## SET TASK A
Which PostgreSQL version does the mailing-list post say the server runs?
####################
Index Scan/Bitmap Index Scan for queries with FTS and ORDER+LIMIT

From: Sergey Konoplev <gray(dot)ru(at)gmail(dot)com>
To: "pgsql-general(at)postgresql(dot)org >> PG-General Mailing List" <pgsql-general(at)postgresql(dot)org>
Subject: Index Scan/Bitmap Index Scan for queries with FTS and ORDER+LIMIT
Date: 2009-10-21 12:48:12
Message-ID: c3a7de1f0910210548v6b971f13rf8ccdad9cba1e7c0@mail.gmail.com
Views: Raw Message | Whole Thread | Download mbox | Resend email
Thread:
Lists: pgsql-general

Hi, All

Well what do we have?

8 core, 32 GB, RAID 10, CentOS 5.2, Pg 8.3

A query using tsearch in WHERE block with ORDER and LIMIT:
select * from test_table where obj_tsvector @@
make_tsquery('some_words', 'utf8_russian') and obj_status_did = 1
order by obj_created desc limit 10;

Two indexes - one for FTS, another for simple scan:
"i_test_table__tsvector_1" gist (obj_tsvector) WHERE obj_status_did = 1
"i_test_table__created" btree (obj_created) WHERE obj_status_did = 1

It's clear that using i_test_table__created index is better when
querying words occurring frequently in test_table and
i_test_table__tsvector_1 in opposite case. But with enable_indexscan
turned on planner force to use i_test_table__created that is worth for
querying sparce words.
####################
## SET TASK B
Copy word for word the part of the entries that opens with the line containing "Which item out of" and closes with the line containing "1.08 metres".

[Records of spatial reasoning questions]
####################
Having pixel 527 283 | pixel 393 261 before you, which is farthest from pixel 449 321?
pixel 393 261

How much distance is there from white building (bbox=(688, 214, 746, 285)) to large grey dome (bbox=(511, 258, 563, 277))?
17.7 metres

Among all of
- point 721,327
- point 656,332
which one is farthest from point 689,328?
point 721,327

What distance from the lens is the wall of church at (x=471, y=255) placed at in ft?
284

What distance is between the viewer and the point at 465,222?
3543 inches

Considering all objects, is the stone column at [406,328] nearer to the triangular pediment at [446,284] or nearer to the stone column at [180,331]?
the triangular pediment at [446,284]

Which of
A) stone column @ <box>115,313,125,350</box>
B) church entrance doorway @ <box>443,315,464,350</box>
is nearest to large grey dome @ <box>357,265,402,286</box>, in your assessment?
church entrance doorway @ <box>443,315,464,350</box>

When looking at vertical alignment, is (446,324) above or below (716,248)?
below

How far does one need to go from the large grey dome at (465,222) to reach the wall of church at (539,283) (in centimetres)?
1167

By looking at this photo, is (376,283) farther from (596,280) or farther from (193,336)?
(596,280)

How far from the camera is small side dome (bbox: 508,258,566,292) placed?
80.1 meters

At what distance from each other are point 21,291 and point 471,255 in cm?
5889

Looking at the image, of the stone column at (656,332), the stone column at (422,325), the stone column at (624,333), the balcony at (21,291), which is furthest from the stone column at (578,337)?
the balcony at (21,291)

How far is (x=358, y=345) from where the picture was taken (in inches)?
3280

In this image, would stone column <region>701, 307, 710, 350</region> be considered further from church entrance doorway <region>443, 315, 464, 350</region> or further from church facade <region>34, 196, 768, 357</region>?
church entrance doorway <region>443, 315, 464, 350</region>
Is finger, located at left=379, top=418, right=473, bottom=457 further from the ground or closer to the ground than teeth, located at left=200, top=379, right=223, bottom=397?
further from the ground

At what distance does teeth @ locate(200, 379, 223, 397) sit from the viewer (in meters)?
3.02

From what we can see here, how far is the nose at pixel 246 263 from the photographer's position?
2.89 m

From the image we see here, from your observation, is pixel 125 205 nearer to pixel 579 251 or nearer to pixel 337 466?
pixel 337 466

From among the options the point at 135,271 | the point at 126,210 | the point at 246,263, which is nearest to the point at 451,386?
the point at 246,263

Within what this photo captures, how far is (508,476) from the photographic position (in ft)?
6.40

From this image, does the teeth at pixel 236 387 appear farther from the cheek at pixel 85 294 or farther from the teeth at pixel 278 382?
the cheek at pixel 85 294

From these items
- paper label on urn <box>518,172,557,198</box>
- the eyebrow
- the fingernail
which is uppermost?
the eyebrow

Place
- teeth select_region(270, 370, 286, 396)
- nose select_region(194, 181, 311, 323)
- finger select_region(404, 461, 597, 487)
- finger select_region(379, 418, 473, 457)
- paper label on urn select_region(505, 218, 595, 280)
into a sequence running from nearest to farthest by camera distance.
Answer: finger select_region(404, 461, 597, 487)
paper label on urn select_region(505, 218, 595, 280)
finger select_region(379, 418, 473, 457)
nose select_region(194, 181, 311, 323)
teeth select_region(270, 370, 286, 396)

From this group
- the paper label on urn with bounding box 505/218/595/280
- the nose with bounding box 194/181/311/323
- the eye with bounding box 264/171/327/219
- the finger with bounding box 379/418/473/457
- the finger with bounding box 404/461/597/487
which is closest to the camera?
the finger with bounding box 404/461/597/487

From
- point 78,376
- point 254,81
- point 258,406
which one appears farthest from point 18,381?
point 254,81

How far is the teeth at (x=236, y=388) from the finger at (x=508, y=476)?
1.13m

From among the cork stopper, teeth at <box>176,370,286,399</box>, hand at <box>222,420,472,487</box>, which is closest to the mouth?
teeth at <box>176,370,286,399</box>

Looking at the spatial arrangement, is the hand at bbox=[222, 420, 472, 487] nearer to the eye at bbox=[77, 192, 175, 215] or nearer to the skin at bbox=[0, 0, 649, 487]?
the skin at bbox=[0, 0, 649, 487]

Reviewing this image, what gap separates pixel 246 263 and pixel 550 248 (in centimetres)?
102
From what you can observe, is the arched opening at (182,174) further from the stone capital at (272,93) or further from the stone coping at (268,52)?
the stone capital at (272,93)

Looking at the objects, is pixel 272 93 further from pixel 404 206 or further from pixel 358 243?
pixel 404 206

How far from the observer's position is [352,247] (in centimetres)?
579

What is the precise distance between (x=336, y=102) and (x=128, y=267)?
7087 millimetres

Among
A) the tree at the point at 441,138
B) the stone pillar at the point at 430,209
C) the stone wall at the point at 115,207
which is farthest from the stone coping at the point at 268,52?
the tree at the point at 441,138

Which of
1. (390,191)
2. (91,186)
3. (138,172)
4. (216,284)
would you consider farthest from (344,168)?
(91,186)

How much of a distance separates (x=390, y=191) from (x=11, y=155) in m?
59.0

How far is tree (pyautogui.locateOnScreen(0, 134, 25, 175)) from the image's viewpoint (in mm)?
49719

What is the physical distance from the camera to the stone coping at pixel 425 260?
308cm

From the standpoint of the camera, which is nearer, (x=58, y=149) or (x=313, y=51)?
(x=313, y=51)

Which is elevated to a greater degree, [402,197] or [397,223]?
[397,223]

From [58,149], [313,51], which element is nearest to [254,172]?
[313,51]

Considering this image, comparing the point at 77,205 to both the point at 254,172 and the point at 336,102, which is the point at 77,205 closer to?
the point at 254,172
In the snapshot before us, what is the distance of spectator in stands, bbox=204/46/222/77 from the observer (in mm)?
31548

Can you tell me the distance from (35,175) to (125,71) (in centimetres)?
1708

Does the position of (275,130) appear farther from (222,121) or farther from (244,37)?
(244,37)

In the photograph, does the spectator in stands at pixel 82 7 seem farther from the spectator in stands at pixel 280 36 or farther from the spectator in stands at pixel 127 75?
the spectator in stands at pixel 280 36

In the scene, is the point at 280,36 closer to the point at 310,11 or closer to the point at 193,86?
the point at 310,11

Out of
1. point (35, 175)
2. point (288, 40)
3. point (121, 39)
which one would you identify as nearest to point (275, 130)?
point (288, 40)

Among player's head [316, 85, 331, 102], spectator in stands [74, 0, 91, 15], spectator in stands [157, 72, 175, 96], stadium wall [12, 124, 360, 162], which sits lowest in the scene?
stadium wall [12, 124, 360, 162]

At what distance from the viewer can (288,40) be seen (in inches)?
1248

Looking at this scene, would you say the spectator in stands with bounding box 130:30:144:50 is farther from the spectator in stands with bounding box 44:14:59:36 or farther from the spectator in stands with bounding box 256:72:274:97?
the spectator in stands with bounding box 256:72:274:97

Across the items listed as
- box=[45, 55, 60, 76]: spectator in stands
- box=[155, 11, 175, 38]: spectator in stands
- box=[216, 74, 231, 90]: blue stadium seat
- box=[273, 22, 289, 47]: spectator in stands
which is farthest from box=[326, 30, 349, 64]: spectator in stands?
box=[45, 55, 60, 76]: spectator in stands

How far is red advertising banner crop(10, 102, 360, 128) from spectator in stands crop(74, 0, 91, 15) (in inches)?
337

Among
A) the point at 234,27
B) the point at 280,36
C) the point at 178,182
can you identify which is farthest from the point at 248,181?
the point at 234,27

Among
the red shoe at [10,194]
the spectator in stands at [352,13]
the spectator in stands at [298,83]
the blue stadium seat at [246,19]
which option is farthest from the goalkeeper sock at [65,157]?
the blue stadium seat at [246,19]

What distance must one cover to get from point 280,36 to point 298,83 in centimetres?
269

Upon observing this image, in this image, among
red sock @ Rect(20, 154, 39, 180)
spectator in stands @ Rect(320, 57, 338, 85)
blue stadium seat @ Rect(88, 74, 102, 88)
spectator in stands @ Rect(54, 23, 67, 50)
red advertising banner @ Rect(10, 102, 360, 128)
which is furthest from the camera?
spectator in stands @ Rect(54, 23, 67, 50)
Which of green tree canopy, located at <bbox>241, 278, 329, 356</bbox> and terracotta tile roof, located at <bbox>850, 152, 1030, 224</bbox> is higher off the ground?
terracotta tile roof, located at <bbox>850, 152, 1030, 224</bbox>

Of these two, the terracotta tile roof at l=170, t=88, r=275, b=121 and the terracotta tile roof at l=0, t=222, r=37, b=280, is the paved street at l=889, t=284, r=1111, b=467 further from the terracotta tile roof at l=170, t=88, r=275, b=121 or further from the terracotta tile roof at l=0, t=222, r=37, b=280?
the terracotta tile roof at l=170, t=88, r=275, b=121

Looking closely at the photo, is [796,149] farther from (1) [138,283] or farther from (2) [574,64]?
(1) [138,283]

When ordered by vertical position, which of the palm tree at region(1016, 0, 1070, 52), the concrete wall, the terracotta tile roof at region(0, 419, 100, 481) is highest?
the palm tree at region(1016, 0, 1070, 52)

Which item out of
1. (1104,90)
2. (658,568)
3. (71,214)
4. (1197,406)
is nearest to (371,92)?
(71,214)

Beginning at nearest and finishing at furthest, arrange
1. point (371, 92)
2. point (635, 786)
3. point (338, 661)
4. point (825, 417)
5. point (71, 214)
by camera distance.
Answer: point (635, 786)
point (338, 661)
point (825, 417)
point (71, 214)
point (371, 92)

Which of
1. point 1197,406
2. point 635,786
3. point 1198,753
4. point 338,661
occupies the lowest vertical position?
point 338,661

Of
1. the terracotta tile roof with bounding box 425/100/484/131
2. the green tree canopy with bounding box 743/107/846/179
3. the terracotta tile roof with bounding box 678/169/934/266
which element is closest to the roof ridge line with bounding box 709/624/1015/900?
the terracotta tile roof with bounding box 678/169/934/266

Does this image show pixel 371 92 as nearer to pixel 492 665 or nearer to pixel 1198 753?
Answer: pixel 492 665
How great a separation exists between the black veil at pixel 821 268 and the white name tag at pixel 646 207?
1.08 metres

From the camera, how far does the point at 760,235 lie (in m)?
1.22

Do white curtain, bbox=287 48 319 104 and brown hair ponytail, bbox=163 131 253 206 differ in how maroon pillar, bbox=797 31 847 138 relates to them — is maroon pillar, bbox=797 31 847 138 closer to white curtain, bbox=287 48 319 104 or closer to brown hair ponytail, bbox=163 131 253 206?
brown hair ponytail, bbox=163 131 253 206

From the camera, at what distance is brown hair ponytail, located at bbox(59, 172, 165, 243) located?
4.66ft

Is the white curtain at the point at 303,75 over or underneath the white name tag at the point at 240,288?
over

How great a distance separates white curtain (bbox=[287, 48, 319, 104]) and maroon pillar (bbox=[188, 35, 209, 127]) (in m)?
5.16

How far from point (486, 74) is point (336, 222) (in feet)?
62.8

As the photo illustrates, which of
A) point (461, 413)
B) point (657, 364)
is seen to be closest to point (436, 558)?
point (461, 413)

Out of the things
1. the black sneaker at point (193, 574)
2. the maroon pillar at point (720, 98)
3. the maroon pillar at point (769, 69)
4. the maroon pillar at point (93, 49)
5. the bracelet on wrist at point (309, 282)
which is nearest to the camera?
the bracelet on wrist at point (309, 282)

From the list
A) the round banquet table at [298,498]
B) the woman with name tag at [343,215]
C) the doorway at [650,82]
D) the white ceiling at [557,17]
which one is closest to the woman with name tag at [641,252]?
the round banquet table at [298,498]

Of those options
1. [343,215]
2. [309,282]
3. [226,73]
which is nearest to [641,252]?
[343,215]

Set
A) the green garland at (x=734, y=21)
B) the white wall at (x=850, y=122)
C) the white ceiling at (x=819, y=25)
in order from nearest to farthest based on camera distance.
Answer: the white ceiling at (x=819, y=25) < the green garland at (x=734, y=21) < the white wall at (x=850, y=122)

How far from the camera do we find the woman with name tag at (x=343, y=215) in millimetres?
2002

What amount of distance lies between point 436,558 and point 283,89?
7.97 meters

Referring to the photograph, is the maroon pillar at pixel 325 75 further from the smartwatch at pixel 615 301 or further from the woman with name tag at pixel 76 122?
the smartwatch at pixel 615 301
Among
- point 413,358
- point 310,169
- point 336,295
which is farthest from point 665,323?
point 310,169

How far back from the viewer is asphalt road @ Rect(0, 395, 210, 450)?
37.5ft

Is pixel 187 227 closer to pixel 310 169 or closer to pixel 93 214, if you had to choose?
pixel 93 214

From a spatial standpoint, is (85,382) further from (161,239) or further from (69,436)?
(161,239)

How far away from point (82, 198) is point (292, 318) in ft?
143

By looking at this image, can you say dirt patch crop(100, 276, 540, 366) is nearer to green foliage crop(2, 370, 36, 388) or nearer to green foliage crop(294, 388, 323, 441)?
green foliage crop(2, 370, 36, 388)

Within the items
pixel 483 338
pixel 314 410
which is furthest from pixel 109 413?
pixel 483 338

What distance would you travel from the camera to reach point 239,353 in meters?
####################
## COMPLETE RESPONSE A
Pg 8.3

## COMPLETE RESPONSE B
Which item out of
1. (1104,90)
2. (658,568)
3. (71,214)
4. (1197,406)
is nearest to (371,92)?
(71,214)

Beginning at nearest and finishing at furthest, arrange
1. point (371, 92)
2. point (635, 786)
3. point (338, 661)
4. point (825, 417)
5. point (71, 214)
by camera distance.
Answer: point (635, 786)
point (338, 661)
point (825, 417)
point (71, 214)
point (371, 92)

Which of
1. point 1197,406
2. point 635,786
3. point 1198,753
4. point 338,661
occupies the lowest vertical position?
point 338,661

Of
1. the terracotta tile roof with bounding box 425/100/484/131
2. the green tree canopy with bounding box 743/107/846/179
3. the terracotta tile roof with bounding box 678/169/934/266
which element is closest to the roof ridge line with bounding box 709/624/1015/900?
the terracotta tile roof with bounding box 678/169/934/266

Does this image show pixel 371 92 as nearer to pixel 492 665 or nearer to pixel 1198 753?
Answer: pixel 492 665
How great a separation exists between the black veil at pixel 821 268 and the white name tag at pixel 646 207?
1.08 metres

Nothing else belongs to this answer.